D iscreteando sobre La Chinoise, o grande clássico de Godard, para unir a tese de “filme político” ao ensaio de Bernard-Henry Levy, Ce Grand Cadavre à la Renverse, João Lopes escreveu, anteontem, no Diário de Notícias, um belo artigo, que propõe amplas vias de reflexão. O “património de imagens”, referido pelo articulista, a fim de definir o que embala, hoje, a esquerda, coloca o problema na confusão que se apoderou da política. João Lopes nunca se afastou do princípio [de Aristóteles a Adorno] segundo o qual a estética está associada a uma ética, e ambas são o traço identificador de uma cultura relacionada com a ideologia.
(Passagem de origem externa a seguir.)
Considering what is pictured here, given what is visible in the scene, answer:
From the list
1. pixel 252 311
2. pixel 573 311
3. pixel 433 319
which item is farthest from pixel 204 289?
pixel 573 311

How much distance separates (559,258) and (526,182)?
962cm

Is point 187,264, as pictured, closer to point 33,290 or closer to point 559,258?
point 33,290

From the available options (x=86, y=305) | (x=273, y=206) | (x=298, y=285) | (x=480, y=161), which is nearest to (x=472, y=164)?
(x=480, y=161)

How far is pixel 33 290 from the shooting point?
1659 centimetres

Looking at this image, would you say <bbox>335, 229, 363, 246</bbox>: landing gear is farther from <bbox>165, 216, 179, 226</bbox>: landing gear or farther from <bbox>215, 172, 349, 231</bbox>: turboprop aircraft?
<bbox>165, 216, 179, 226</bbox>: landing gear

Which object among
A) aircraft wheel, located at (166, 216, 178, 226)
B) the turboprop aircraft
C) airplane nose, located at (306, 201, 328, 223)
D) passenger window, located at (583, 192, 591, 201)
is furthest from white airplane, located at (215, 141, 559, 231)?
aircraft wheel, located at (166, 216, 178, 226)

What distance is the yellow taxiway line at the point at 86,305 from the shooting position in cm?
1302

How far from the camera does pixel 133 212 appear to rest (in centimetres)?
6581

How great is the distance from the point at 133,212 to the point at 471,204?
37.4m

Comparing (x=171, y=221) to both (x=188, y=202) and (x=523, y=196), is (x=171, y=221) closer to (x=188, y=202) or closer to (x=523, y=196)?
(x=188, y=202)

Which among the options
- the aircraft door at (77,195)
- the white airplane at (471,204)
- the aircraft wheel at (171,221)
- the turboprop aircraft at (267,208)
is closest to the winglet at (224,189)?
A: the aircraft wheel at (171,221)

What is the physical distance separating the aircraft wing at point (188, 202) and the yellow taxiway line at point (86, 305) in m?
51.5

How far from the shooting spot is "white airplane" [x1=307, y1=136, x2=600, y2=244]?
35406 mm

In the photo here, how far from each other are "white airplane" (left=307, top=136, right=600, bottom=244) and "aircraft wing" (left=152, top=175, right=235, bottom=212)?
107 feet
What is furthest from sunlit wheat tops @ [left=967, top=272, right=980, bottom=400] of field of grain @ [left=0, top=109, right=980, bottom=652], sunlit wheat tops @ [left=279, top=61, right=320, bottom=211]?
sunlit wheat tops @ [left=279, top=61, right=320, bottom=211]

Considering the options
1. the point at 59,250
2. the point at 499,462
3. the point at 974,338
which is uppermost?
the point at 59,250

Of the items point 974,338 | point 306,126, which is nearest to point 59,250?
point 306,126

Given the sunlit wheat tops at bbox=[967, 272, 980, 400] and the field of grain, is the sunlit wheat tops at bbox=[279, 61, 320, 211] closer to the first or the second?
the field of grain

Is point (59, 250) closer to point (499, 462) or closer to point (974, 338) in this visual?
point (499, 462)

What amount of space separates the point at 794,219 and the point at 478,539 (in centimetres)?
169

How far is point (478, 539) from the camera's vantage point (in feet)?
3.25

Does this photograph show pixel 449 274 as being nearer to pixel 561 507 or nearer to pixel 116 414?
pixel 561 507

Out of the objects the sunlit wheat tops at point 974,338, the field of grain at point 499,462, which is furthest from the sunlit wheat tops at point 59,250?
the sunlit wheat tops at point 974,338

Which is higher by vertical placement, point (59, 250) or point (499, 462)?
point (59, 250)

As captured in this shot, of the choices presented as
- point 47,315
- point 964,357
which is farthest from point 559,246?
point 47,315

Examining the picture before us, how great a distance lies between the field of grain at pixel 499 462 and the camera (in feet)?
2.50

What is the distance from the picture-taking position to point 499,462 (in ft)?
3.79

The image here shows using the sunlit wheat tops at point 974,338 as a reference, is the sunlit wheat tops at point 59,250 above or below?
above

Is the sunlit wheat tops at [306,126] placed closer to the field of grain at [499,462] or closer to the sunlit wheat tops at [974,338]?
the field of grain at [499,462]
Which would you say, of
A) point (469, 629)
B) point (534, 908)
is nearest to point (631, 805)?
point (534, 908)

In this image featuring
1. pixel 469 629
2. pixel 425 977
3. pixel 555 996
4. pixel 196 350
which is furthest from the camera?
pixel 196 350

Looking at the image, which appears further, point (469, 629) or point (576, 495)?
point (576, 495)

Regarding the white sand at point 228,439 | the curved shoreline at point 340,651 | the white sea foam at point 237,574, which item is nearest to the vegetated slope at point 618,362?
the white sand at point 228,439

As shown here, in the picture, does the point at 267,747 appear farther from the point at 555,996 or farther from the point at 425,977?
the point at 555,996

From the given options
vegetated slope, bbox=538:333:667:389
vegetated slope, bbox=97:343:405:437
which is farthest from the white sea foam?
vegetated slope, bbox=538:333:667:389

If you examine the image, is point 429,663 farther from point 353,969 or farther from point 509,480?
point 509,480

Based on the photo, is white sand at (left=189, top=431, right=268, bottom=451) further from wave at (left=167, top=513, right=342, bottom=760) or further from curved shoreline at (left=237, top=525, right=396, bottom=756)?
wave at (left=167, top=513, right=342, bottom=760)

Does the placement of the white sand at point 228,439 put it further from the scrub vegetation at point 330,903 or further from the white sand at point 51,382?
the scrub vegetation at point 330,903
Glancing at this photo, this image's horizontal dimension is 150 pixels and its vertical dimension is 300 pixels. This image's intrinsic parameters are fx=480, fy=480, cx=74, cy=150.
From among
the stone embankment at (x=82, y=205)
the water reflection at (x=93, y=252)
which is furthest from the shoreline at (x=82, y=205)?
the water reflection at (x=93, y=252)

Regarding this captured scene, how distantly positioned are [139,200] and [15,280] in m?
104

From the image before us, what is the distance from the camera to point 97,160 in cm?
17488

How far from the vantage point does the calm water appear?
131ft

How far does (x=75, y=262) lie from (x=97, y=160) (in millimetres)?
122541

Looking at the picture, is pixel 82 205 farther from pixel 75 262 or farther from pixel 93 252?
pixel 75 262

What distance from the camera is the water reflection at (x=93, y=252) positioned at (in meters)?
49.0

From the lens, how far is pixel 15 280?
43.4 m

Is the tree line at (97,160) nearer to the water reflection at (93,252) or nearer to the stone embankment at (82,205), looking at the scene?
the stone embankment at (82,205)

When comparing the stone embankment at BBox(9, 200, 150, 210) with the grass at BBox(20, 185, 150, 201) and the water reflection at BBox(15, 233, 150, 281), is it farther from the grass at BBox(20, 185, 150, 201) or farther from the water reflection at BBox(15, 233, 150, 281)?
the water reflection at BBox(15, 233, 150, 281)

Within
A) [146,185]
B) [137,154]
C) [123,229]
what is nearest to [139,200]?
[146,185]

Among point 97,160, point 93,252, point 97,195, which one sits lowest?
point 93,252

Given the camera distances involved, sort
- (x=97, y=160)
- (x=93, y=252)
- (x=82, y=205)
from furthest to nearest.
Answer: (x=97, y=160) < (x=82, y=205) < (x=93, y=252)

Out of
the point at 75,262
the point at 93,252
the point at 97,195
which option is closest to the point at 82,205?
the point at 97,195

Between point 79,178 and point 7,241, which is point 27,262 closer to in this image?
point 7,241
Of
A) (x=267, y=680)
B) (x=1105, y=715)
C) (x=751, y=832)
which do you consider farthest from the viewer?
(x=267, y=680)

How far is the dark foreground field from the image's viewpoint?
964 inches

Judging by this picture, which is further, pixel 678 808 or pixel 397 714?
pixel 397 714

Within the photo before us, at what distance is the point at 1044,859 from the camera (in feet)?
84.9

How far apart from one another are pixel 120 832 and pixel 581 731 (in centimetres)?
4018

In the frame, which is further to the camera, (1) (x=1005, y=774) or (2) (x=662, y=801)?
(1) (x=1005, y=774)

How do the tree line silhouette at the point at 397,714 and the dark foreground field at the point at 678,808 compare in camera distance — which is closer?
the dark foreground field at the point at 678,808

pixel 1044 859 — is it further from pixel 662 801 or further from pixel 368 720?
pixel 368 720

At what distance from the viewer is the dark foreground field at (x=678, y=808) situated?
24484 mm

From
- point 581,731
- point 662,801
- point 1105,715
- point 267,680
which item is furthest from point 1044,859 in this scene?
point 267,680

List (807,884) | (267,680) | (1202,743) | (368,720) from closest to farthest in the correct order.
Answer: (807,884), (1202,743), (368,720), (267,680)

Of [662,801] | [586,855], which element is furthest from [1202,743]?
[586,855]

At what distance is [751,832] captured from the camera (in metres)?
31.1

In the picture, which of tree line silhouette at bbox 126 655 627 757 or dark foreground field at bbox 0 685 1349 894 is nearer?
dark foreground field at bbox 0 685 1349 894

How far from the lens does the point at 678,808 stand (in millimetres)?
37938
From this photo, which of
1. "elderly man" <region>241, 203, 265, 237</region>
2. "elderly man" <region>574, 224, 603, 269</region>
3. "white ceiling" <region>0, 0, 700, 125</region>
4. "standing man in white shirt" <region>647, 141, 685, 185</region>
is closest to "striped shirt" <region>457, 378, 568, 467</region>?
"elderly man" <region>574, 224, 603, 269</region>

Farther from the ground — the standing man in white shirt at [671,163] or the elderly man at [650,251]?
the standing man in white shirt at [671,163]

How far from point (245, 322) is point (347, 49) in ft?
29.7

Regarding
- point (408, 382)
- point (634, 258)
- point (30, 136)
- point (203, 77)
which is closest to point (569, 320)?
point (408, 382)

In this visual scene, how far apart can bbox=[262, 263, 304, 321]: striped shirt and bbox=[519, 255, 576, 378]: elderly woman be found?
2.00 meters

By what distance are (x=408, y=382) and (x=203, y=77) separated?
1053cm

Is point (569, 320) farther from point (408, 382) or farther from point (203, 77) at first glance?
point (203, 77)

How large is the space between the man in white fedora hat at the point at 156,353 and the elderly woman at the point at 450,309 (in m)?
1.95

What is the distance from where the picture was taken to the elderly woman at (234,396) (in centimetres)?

As “imagens” são, pois, o património da memória, que a direita tem procurado, amiúde com êxito, apagar ou desvirtuar. Estabelecendo paralelos entre diferentes manifestações de arte, Lopes intitula o texto “Repensando a Crise da Esquerda Europeia”, a fim desembocar nas múltiplas incertezas de que La Chinoise fazia questão central e premonitória, ante-Maio de 68. Porém, a crise da esquerda decorre da crise da direita, porque ambas são complementares. E poucas vozes, na Europa, de um e de outro lado, conseguiram abandonar as concepções ultrapassadas do mundo, de que são dramaticamente prisioneiras. Veja-se a ambiguidade do Tratado de Lisboa, e a astenia política dos seus antagonistas. O capitalismo sai largamente beneficiado, e a Europa dos “valores”, da solidariedade nas diversidades culturais, da justiça e da democracia é severamente sovada. Esta civilização universal do acordo e do consenso não passa de ficção. Apenas o Pacheco Pereira tocou nos pontos sensíveis do pacto, advertindo estar em risco o modelo europeu de sociedade, porque nada, no Tratado, corresponde a uma garantia para o futuro. Podemos estar ou não de acordo com o Pacheco. Por vezes, irrita-me a soberba dos seus tiques de guru e o ar enfastiado com que ancora o discurso. Mas é um homem lido e bem informado, com o qual se pode ter conversa agradável, por vária e fundamentada. Há anos, escreveu uma série de artigos, no Público, sobre esquerda e direita, do melhor que a inteligência portuguesa produziu. Não resultou no debate necessário. Uma tertúlia de que faço parte, Os Empatados da Vida, distinguiu-o, então, com um almoço e o prémio do mês.

O “realismo” político da esquerda tem sido o do cumprimento das regras, sem contrariar o domínio do capitalismo global, cada vez mais selvático. A esquerda tem, somente, tentado salvar a mobília com que ataviou a sua história, aceitando, como mal menor, as imposições do “mercado”. As “imagens” (cinematográficas ou literárias) de que fala lucidamente João Lopes, previnem-nos sobre o mais avassalador empreendimento anti-social de que há conhecimento – e aconselham-nos a agir. Como? A esquerda não ensina porque não sabe.